[[ Extracted data open ]]
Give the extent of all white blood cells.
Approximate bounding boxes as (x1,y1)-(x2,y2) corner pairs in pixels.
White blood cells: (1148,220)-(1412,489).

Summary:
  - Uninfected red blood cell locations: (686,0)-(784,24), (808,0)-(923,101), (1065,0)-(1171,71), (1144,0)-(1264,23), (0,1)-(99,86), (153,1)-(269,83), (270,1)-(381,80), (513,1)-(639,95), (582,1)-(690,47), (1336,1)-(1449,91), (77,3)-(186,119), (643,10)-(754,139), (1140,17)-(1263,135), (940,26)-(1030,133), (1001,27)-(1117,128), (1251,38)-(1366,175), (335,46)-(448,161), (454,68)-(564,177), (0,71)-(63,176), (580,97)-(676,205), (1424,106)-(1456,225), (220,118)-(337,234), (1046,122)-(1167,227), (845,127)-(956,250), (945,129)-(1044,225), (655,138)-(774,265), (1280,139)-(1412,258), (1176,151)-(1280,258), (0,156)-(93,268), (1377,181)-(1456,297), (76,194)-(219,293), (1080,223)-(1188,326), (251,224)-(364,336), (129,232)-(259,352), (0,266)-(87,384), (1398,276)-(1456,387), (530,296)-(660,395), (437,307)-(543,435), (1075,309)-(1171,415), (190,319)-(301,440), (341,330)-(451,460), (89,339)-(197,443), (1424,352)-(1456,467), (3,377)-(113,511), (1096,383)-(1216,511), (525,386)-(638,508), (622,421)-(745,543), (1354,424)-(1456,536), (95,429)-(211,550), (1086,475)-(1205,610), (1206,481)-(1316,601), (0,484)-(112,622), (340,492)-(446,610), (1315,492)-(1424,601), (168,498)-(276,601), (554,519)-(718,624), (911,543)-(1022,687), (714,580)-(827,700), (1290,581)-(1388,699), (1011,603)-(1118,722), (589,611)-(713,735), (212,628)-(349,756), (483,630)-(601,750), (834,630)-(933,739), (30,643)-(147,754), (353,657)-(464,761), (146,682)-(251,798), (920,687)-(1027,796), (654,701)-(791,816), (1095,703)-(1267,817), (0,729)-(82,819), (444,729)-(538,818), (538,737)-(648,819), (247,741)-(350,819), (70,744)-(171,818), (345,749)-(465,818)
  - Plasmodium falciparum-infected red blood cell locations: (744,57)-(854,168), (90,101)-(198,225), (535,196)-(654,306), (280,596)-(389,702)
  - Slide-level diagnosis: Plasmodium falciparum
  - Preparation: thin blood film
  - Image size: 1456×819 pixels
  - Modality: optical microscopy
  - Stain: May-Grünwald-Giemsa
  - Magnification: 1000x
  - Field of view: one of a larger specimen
[[ Extracted data closed ]]
§ Problem details
Output the records once more, exactly as they stand.

§ Answer section
Give the extent of all white blood cells.
Approximate bounding boxes as (x1,y1)-(x2,y2) corner pairs in pixels.
White blood cells: (1148,220)-(1412,489).

Summary:
  - Uninfected red blood cell locations: (686,0)-(784,24), (808,0)-(923,101), (1065,0)-(1171,71), (1144,0)-(1264,23), (0,1)-(99,86), (153,1)-(269,83), (270,1)-(381,80), (513,1)-(639,95), (582,1)-(690,47), (1336,1)-(1449,91), (77,3)-(186,119), (643,10)-(754,139), (1140,17)-(1263,135), (940,26)-(1030,133), (1001,27)-(1117,128), (1251,38)-(1366,175), (335,46)-(448,161), (454,68)-(564,177), (0,71)-(63,176), (580,97)-(676,205), (1424,106)-(1456,225), (220,118)-(337,234), (1046,122)-(1167,227), (845,127)-(956,250), (945,129)-(1044,225), (655,138)-(774,265), (1280,139)-(1412,258), (1176,151)-(1280,258), (0,156)-(93,268), (1377,181)-(1456,297), (76,194)-(219,293), (1080,223)-(1188,326), (251,224)-(364,336), (129,232)-(259,352), (0,266)-(87,384), (1398,276)-(1456,387), (530,296)-(660,395), (437,307)-(543,435), (1075,309)-(1171,415), (190,319)-(301,440), (341,330)-(451,460), (89,339)-(197,443), (1424,352)-(1456,467), (3,377)-(113,511), (1096,383)-(1216,511), (525,386)-(638,508), (622,421)-(745,543), (1354,424)-(1456,536), (95,429)-(211,550), (1086,475)-(1205,610), (1206,481)-(1316,601), (0,484)-(112,622), (340,492)-(446,610), (1315,492)-(1424,601), (168,498)-(276,601), (554,519)-(718,624), (911,543)-(1022,687), (714,580)-(827,700), (1290,581)-(1388,699), (1011,603)-(1118,722), (589,611)-(713,735), (212,628)-(349,756), (483,630)-(601,750), (834,630)-(933,739), (30,643)-(147,754), (353,657)-(464,761), (146,682)-(251,798), (920,687)-(1027,796), (654,701)-(791,816), (1095,703)-(1267,817), (0,729)-(82,819), (444,729)-(538,818), (538,737)-(648,819), (247,741)-(350,819), (70,744)-(171,818), (345,749)-(465,818)
  - Plasmodium falciparum-infected red blood cell locations: (744,57)-(854,168), (90,101)-(198,225), (535,196)-(654,306), (280,596)-(389,702)
  - Slide-level diagnosis: Plasmodium falciparum
  - Preparation: thin blood film
  - Image size: 1456×819 pixels
  - Modality: optical microscopy
  - Stain: May-Grünwald-Giemsa
  - Magnification: 1000x
  - Field of view: one of a larger specimen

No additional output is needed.